以前にこのブログでも紹介した、前ダイエー社長で現在マイクロソフト(日本)のCOOである樋口泰行さんに早稲田大学に来てもらって、リーダー論を語ってもらった。
樋口さん本人は大阪大学→松下電器→ハーバードビジネススクールとエリートコースを歩んできたわけであるが、松下電器時代に溶接などの現場を経験し、実は現場が大好きで気取らないリーダーである。
ダイエーの社長時代の話が数多く出てきたが、その中では全店舗の店長に秘書を通さず、自分で直接電話したとか、閉鎖店舗が50店以上あったそうだが、全店に閉鎖直前に人を連れずに自分で乗り込んだとか、随所に彼が現場を大切にしていたことの証となる話があった。
実はこの話を聞いて思いだしたのが、CoCo壱番屋というカレーショップの創業者である宗次徳二さんの話である。
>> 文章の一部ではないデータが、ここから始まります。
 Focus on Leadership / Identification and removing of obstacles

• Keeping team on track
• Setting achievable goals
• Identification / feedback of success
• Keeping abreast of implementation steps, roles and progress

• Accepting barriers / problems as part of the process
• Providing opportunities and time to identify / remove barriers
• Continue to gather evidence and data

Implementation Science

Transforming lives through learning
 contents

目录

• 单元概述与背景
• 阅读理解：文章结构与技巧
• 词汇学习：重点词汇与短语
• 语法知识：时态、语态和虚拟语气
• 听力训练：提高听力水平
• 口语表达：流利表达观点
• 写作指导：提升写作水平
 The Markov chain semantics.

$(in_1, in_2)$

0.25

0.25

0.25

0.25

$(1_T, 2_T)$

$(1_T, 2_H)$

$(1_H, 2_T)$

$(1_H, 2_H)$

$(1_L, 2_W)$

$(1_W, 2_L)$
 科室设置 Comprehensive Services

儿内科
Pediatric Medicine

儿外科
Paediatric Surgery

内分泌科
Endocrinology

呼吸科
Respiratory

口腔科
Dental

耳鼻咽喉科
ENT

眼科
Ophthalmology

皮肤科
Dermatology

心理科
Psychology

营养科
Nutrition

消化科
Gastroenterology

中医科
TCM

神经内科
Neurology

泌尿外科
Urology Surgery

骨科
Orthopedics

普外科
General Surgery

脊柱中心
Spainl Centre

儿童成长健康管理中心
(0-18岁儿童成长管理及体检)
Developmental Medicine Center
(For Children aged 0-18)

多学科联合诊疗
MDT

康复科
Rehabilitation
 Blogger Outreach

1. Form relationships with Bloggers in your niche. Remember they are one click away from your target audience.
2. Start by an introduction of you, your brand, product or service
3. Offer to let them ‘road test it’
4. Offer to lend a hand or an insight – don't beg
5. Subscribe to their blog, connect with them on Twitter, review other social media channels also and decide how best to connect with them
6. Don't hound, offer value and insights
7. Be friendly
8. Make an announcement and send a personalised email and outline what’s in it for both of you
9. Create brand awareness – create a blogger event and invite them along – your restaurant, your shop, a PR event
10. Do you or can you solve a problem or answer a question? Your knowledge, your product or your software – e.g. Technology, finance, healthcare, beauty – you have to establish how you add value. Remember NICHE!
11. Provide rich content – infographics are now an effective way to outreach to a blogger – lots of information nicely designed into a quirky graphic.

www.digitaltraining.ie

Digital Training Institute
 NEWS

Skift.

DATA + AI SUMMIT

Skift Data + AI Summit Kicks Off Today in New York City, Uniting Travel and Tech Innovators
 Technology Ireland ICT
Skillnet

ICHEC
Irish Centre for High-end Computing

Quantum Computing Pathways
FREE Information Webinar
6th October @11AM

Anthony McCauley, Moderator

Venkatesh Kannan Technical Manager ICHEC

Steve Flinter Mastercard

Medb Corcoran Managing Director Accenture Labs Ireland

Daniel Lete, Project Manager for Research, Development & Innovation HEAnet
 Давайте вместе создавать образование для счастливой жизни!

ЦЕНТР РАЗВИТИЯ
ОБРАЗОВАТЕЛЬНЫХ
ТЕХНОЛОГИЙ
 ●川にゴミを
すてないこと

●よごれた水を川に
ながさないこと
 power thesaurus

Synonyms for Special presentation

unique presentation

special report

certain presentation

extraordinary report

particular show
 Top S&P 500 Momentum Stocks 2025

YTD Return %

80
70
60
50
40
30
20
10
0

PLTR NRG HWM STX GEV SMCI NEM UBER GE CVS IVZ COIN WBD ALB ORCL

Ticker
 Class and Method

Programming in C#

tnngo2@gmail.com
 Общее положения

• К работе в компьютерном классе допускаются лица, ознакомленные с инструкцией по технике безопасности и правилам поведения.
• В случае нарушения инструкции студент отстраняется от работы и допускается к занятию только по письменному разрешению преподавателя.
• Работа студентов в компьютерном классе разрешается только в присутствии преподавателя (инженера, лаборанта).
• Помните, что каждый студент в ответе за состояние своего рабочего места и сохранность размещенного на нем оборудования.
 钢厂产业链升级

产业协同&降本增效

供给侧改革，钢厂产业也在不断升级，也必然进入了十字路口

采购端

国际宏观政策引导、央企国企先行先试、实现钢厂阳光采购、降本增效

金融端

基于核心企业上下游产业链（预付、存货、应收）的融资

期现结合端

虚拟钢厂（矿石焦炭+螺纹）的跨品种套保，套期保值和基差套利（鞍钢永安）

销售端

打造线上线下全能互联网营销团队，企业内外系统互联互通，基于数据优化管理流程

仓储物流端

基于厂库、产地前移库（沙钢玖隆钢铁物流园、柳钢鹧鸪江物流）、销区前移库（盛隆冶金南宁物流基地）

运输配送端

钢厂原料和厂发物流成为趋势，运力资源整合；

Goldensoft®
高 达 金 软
彼は、自分のカレーチェーン店を日本全国、覆面で見て回って、実際に食べてみて、サービスを見て、必要に応じてフィードバックをしていたそうである。同業の経営者が毎日高級な食事をしているのに対して、自分はカレーを毎日食べ続けたという話を思い出した。そうすることで、チェーン店全体の味の質やサービスのレベルを維持してきたのだと思う。そうしたことに積み重ねが全国で1000店を越えるビジネスへとつながっているのに違いない。地味であるが、そう簡単にまねの出来ないことである。樋口さんの現場重視も、これに似たものがあると感じた。
これ以外に、記憶に残ったコメントが2つあった。
一つは「日本の課題は頭がいい人が現場でなく本社などの間接部門に行きすぎることだ」。ビジネススクールの学生に「現場を経験してこそ、人としての厚みが出てきて良いリーダーになれるから、現場に行きなさい」と勧めていた。
次に、彼はコンパックでの事業責任者、HPとダイエーでの社長を経験して、「直感的に、この人には下に2-3人しかつけられない、この人なら50人は大丈夫、この人は500人つけられると分かるようになった」と語る。すごいことだ。
決して人を威圧するタイプのカリスマではないが、じわりじわりと自分の考えを押し通せる強い信念を持ったリーダーである。英語で 言うと、"low-key" タイプのリーダーである。